Here are some of the arguments against preconception sex selection:

  • Contradicts the concept of unconditional parental love. Just about every mother and father who really wanted a baby of one sex, but had one of the other, will tell you they love that child just as much. However, some question whether having such a strong preference before conception may interfere with unconditional love.
  • May be beginning of slippery slope towards “designer babies.” Some ethicists are concerned that if we start allowing people to choose the sex of their child, it will lead to parents trying to choose other aspects of a child’s genetics. This technology doesn’t exist now, however.
  • Risk of societal consequences, if one sex is favored over the other. In cultures where one sex is favored strongly over another, the ability to choose the sex of a child may lead to an imbalance of the societal sex ratio. This is already a problem in China, where boys are favored over girls. The latest sex ratio there was measured to be 113.5 boys to every 100 girls. Gender equality issues in education and other areas also suffer greatly in China.
  • Risk of child not meeting parent’s gender expectations. A parent who wishes to have a girl (or a boy) may have specific ideas of what it means to be a girl (or boy). What if the child doesn’t meet those expectations? This may have psychological consequences and cause problems in the parent-child relationship.
  • Religious objections to preconception sex selection. Some religions forbid taking any steps to attempt choosing or controlling the sex of their future child. Even in religions where one sex (usually male) is favored over the other, interfering with “God’s plan” may be frowned upon.

A Word From Verywell

Many people secretly wish for a child of a specific sex. Maybe they’ve always dreamed of raising a little girl or a little boy. Maybe they want to experience raising a child of each sex. These are common desires and nothing to be ashamed of.
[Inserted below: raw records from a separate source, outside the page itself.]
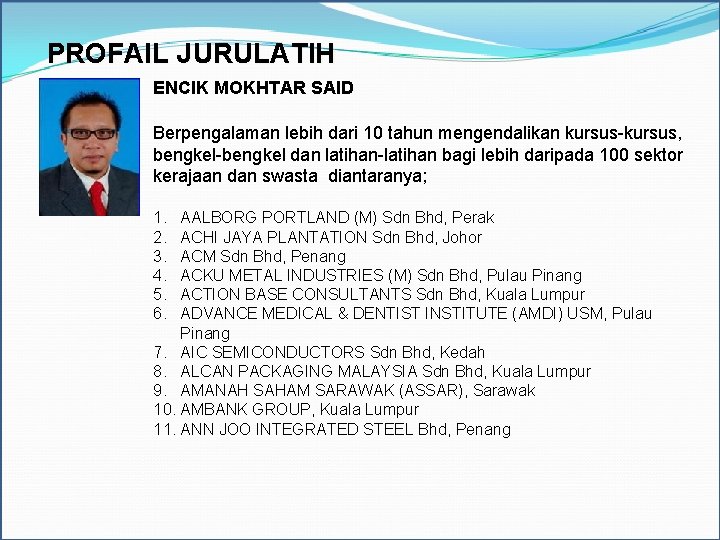 PROFAIL JURULATIH

ENCIK MOKHTAR SAID

Berpengalaman lebih dari 10 tahun mengendalikan kursus-kursus, bengkel-bengkel dan latihan-latihan bagi lebih daripada 100 sektor kerajaan dan swasta diantaranya;

1. AALBORG PORTLAND (M) Sdn Bhd, Perak
2. ACHI JAYA PLANTATION Sdn Bhd, Johor
3. ACM Sdn Bhd, Penang
4. ACKU METAL INDUSTRIES (M) Sdn Bhd, Pulau Pinang
5. ACTION BASE CONSULTANTS Sdn Bhd, Kuala Lumpur
6. ADVANCE MEDICAL & DENTIST INSTITUTE (AMDI) USM, Pulau Pinang
7. AIC SEMICONDUCTORS Sdn Bhd, Kedah
8. ALCAN PACKAGING MALAYSIA Sdn Bhd, Kuala Lumpur
9. AMANAH SAHAM SARAWAK (ASSAR), Sarawak
10. AMBANK GROUP, Kuala Lumpur
11. ANN JOO INTEGRATED STEEL Bhd, Penang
Despite these hopes, when the baby is born, just about every parent will say they fell in love. Once the child was here, the sex didn’t matter anymore.
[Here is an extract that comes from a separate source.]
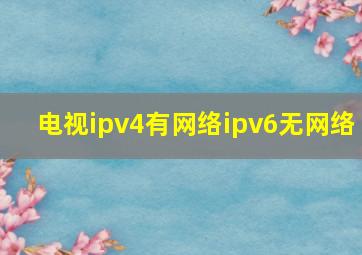 电视ipv4有网络ipv6无网络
There are a few medical technologies that can help you have a child of a specific sex, but they can be very expensive (like IVF-PGD) or are unavailable in the USA (like Microsort®). There are also a variety of “natural” sex selection methods, the vast majority of which have no scientific validity or stand on very shaky ground. While most methods are harmless, not all of them are risk free. Talk to your doctor for guidance.